Edible fish waste is not just frozen: some is dried too. We dry fillet backbones, heads and necks, which we export. Did you know that dried fish heads are a popular delicacy in Nigeria, and that this West African country is one of the most important markets for Norwegian dried fish?

Food for everyone

In fact, it’s not only people who eat fish: livestock do too. In order to ensure that our products are of the highest possible quality when they reach your plate, we process a lot of our wild-caught fish on board our trawlers. What can you do with fish heads, entrails and other leftover bits out at sea? Put them in a silage tank! That is a tank where the fish by-products are broken down into an energy-rich paste that is perfect for using in the feed given to farm animals.

We also make fish meal and fish oil out of the by-products on our trawlers. They, in turn, are used to make feed for our farmed fish.

- “More and more of the fish feed we use comes from other parts of our operations. That makes it local, sustainable and smart”, says Midttveit.

We are working hard to continuously reduce what goes to waste. That requires technology as well as willingness. In 2020 we produced 39 percent more fish oil, fish meal and fish waste silage than we did in 2019. Our new trawler Kongsfjord deserves a lot of the credit for that. 

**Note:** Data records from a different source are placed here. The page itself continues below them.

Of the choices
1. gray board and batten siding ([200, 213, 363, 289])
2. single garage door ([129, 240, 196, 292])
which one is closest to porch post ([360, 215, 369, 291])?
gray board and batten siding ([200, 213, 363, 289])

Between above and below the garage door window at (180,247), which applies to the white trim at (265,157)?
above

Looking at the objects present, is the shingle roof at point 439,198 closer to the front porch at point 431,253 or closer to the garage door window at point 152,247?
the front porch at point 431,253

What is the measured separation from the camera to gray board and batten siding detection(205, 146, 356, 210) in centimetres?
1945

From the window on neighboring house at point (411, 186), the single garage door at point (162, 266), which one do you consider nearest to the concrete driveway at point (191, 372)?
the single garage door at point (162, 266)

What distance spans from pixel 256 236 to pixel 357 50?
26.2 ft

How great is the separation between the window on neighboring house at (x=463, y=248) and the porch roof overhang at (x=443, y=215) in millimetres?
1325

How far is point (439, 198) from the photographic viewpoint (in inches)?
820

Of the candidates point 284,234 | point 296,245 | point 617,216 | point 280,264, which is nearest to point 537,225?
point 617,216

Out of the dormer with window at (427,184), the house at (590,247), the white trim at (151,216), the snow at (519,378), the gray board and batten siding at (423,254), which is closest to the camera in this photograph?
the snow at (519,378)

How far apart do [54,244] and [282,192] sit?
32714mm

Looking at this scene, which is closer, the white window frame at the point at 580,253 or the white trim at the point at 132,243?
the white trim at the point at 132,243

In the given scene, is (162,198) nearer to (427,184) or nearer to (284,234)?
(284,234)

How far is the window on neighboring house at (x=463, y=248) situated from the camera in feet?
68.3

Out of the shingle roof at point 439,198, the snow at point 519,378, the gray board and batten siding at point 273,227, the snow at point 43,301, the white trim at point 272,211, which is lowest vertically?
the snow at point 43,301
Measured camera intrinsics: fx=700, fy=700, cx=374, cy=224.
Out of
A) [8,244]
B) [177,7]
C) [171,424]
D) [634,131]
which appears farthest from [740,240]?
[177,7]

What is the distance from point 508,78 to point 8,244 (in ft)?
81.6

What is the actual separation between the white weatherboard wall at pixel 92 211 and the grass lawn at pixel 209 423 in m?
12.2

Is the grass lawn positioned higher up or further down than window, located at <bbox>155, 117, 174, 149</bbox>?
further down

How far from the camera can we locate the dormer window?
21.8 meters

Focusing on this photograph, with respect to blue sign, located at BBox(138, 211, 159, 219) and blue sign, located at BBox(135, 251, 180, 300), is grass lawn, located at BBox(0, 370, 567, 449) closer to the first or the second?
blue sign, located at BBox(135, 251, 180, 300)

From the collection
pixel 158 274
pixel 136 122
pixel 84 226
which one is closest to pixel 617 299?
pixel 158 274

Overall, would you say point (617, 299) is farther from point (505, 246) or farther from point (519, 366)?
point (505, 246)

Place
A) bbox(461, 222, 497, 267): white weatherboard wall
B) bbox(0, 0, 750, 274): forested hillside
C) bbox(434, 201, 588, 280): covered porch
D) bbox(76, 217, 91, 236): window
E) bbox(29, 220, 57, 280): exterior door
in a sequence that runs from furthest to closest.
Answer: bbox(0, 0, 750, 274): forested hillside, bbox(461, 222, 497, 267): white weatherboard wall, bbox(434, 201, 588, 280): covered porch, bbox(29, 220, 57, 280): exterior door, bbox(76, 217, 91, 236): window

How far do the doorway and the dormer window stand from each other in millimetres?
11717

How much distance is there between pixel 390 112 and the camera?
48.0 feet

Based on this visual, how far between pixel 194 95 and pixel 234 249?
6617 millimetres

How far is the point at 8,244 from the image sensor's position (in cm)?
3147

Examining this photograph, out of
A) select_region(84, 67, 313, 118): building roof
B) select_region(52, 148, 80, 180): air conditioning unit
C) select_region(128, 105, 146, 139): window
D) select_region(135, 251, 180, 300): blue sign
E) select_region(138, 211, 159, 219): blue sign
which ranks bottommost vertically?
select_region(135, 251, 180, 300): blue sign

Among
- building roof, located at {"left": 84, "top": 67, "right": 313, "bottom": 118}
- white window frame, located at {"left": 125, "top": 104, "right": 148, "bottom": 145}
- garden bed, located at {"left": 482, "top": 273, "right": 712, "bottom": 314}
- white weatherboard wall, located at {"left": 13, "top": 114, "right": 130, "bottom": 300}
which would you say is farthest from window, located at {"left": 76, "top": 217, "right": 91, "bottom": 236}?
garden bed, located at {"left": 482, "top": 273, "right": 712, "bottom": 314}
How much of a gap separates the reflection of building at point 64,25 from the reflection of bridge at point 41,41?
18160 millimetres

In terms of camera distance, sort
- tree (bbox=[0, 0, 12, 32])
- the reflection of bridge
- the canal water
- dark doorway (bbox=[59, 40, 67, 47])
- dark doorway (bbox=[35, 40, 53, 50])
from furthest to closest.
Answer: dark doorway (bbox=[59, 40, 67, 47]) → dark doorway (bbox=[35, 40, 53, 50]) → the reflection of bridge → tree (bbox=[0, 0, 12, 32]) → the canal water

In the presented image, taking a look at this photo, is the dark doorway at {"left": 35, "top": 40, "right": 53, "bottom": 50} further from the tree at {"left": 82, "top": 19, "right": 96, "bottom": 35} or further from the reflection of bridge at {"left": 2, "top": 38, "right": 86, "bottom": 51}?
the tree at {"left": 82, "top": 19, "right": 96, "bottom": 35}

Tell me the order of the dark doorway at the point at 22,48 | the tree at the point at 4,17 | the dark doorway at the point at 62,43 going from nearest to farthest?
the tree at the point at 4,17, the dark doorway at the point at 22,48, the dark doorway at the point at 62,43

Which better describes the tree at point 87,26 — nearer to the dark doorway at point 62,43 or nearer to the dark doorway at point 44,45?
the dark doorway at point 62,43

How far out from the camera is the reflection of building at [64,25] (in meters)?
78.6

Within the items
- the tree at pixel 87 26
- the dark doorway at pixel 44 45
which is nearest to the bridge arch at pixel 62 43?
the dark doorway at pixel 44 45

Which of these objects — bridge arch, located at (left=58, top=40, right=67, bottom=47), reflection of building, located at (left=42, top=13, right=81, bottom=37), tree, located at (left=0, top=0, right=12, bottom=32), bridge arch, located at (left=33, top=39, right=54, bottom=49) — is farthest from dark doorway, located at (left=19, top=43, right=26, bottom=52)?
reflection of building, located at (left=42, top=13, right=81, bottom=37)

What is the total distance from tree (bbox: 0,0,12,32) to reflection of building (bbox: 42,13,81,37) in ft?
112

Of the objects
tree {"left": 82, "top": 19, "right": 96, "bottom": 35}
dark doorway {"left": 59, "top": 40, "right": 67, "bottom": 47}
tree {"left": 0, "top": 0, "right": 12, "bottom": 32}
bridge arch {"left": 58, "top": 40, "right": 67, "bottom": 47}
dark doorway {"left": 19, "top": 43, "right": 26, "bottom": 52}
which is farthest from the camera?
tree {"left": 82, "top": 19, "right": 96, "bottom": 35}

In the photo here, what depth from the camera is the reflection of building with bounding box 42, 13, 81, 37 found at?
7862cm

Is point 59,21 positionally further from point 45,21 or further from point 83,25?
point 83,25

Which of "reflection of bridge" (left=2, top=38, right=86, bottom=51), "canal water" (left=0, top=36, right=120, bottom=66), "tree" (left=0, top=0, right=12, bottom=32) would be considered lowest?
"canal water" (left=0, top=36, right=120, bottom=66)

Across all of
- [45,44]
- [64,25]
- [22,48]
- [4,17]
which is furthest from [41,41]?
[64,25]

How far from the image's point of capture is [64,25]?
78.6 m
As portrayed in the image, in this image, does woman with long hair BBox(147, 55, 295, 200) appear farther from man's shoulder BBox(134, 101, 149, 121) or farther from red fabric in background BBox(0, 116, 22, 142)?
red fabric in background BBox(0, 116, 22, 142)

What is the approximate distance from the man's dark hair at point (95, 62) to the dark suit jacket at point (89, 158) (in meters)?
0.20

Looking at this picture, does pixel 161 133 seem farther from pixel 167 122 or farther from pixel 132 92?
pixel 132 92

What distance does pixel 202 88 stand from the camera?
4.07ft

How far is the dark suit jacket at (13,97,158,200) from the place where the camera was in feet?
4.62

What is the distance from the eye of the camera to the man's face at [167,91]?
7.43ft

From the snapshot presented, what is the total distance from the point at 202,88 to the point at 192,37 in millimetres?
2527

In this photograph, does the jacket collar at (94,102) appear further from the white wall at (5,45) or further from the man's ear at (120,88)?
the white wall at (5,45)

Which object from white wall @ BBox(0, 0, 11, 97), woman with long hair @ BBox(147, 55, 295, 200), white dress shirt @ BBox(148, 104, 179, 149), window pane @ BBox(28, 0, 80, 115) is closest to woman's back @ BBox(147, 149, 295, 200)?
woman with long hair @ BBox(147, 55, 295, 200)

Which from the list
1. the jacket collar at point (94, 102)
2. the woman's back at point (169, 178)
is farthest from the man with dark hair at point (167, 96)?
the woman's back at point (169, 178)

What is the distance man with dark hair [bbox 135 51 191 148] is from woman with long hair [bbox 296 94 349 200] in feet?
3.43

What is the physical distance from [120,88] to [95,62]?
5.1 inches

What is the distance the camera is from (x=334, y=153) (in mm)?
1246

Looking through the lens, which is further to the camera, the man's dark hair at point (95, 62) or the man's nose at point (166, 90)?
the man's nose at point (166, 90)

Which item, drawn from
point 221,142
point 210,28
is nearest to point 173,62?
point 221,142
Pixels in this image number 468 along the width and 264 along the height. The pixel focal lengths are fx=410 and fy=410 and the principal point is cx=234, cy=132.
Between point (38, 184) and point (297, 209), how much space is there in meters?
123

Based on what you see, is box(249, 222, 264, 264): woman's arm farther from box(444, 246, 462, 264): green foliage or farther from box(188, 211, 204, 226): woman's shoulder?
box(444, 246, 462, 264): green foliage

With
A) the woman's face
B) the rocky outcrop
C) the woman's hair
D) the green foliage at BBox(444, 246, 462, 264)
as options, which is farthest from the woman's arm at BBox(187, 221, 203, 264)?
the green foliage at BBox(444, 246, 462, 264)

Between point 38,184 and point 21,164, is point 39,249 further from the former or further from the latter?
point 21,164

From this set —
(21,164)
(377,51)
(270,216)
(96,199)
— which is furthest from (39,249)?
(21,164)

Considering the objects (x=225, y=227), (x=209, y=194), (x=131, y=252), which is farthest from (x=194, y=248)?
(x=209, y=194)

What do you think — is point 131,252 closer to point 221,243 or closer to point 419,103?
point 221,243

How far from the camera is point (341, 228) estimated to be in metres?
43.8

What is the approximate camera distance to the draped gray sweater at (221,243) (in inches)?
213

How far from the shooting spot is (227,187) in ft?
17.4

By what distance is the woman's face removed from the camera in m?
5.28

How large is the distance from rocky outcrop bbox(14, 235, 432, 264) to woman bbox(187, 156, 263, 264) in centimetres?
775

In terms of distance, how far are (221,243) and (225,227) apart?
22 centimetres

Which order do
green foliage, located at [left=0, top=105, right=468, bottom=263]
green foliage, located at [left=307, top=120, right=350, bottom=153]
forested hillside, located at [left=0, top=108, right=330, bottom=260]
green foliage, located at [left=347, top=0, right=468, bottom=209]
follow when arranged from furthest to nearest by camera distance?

We are already an industry leader, but we do not intend to rest on our laurels. Lerøy is continuously striving to find new ways to use by-products, as well as to make existing processes more efficient.

Fishing boat on the sea

Salmon blood could help millions of people

In fact, currently just one part of a salmon isn’t used at all: its blood. However, it also has the potential to be a useful resource. That is good news for many of the 400 million children and women in the world who, according to the World Health Organization, suffer from iron deficiency anaemia.

As has been covered by the media, the research institute Nofima has discovered that salmon blood is excellent for making iron supplements. They have also managed to produce an iron powder that performed very well in the people who tested it. And the salmon blood they used in their research? We’re pleased to say it came from Lerøy’s factory at Skjervøy.

Reducing plastic use – and fishing up plastic waste

As part of Lerøy’s 50-50-5 initiative, by 2030 we intend to cut the use of non-recyclable plastic by 50 percent. We are therefore reducing use of everything from plastic hoses and twine on our boats, to the amount of plastic in the packaging that protects our products in shops. But we will not stop there.

Lerøy is also part of the worldwide initiative Fishing For Litter, which is helping to remove plastic from the ocean. Unfortunately, it is far from rare for fishers to catch rubbish in their nets. At the Lerøy quay in Stamsund, they can now deliver the waste they catch completely free of charge, and then we recycle as much as possible, and safely dispose of the rest.

This is just a small part of what Lerøy is doing to become as green and sustainable as we can. If you would like to learn more about what we are doing and how we operate, this and this are two good places to start.

Did you know?
  • Seven percent of global greenhouse gas emissions come from food waste.
  • 38 percent of all energy used in world food production goes to food that is never eaten.
  • Lerøy has set itself the goal of reducing both food waste and the use of non-recyclable plastic by 50 percent by 2024.
  • Lerøy has committed to reducing greenhouse gas emissions by 46 percent by 2030.